Mesh round robin findings was rc.25 now rc.26


#1

So I have a mesh of 3 Xenons and an Argon in very close proximity. The Argon subscribes to MQTT and the message content is a colour, it then propagates this colour value around the 3 Xenons using a mesh publish/ subscribe from each and then back to the Argon. The LEDs change accordingly. This is then published onto MQTT as a different colour and so the loop should continue endlessly. In practice I get around 300ms as a loop time so that’s OK’ish. However this loop only runs for about 60 seconds before a subscribe is missed. So it looks like some form of delivery confirmation (ACK) may be required… or I hope this improves in the next release. The missed publish message doesn’t seem to be ‘detectable’ as such, more akin to UDP. It’s not a dependable delivery.

Some observations… The lack of pulsing cyan or flashing green is no indicator that a mesh doesn’t exist. Pulsing cyan doesn’t guarantee cloud connectivity. The cloud is significantly confused by which devices are available at any time. Very unreliable indications of mesh status. Frequent non recovery requiring router power cycle (and occasional repeater power cycle) to recover.


#2

The stability of a mesh containing an Argon as the gateway is greatly improved in 0.8.0-rc.26, which should be out soon.

You may want to use SYSTEM_THREAD(ENABLED) so your code is less likely to be blocked by lengthy system operations which could cause you to lose a MQTT message.

The breathing cyan indicator is not particularly accurate for mesh devices at this time. Mesh devices will have many of the same issues as cellar devices with online indication as they all don’t have a TCP connection to the cloud as the Photon/P1/Core did. It will likely get better, but it will never be perfect.


#3

I’ll try SYSTEM_THREAD(ENABLED) but it seems my loop is failing between two Xenons on the thread.publish/subscribe most of the time as the LEDs are different colours. I hope rc26 may improve things.

Is there any delivery check/guarantee mechanism in place on the mesh so that devices won’t miss these messages, unless of course they are dropping off the mesh which I’m not seeing because I’ve re-appropriated the LED.


#4

Oh, I see. Yes, the Mesh.publish is based on UDP multicast, so it’s not reliable delivery. However, I suspect it’s far less reliable than it should be right now, because of a problem in the 0.8.0-rc.25 gateway code on the Argon is causing mesh communication difficulties.


#5

So I’ve updated this to rc.26 - went OK although a couple of errant Web IDE messages (update failed and still listing rc.25 bottom left).

Changes to the (4 mesh unit) round robin behaviour are interesting . It took a long time to get started with round loop times of several seconds. I assume the mesh was stabilising. Then it settled down to a loop time of maybe 600ms - half the speed of rc.25 (300ms). So a definite throughput drop.

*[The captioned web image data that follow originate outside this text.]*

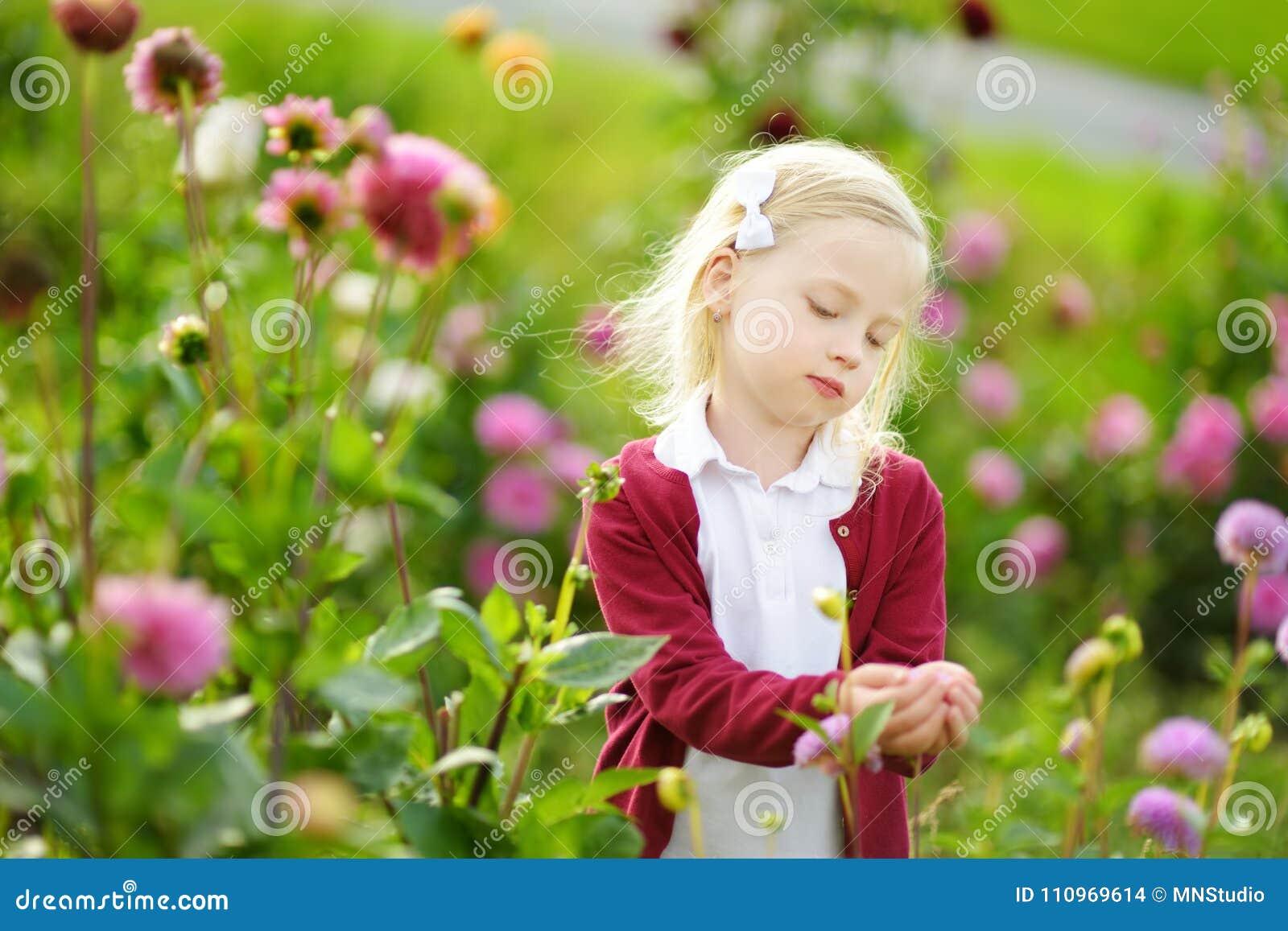 Bambina sveglia che gioca nel campo sbocciante della dalia Bambino che seleziona i fiori freschi nel prato della dalia il giorno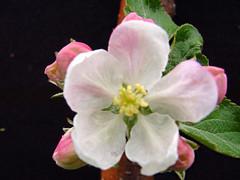 P.18 Blossom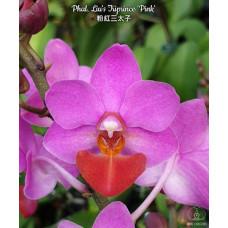Phal. Lius Triprince Pink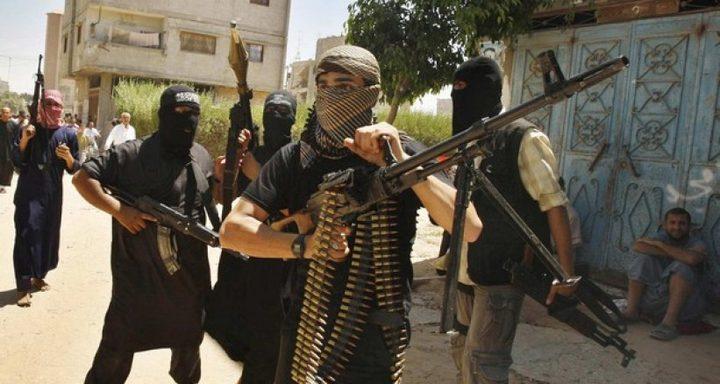 أبو الهول: الجماعات المتشددة ظهرت بدخول حماس التشريعي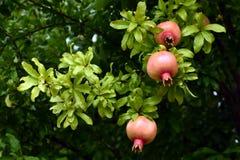 Granaatappelboom, Toscanië, Italië Stock Afbeelding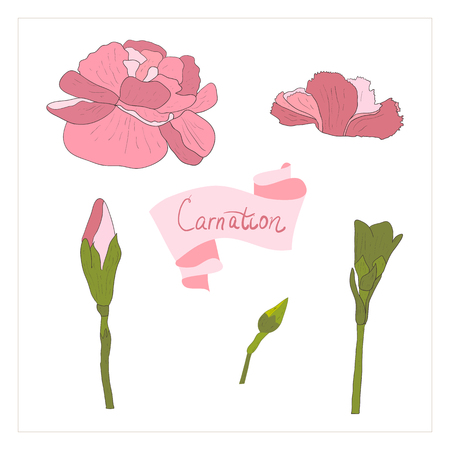 illustration carnationflower/Spring carnation flower/Greeting card carnation flower/Summer composition carnation flower/Spring carnation flower/Garden carnation flower/Beautiful carnation flower/Delicate carnation flower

The loop time is oddly erratic but it doesn’t stall as often, although still unfortunately does. Previously on rc.25 it would run for about 2 mins before a publish was missed. Now it runs for about 5 mins it seems, early results still. I know the UDP publish subscribe will always be prone to failure so I’ll try next with an ACK confirmation similar to another implementation on here. The stall resulting in variable loop times I think is in the Argon/MQTT interaction and the failure is always between mesh nodes and not the MQTT broker. Interestingly the same mesh nodes. All nodes are within 1m.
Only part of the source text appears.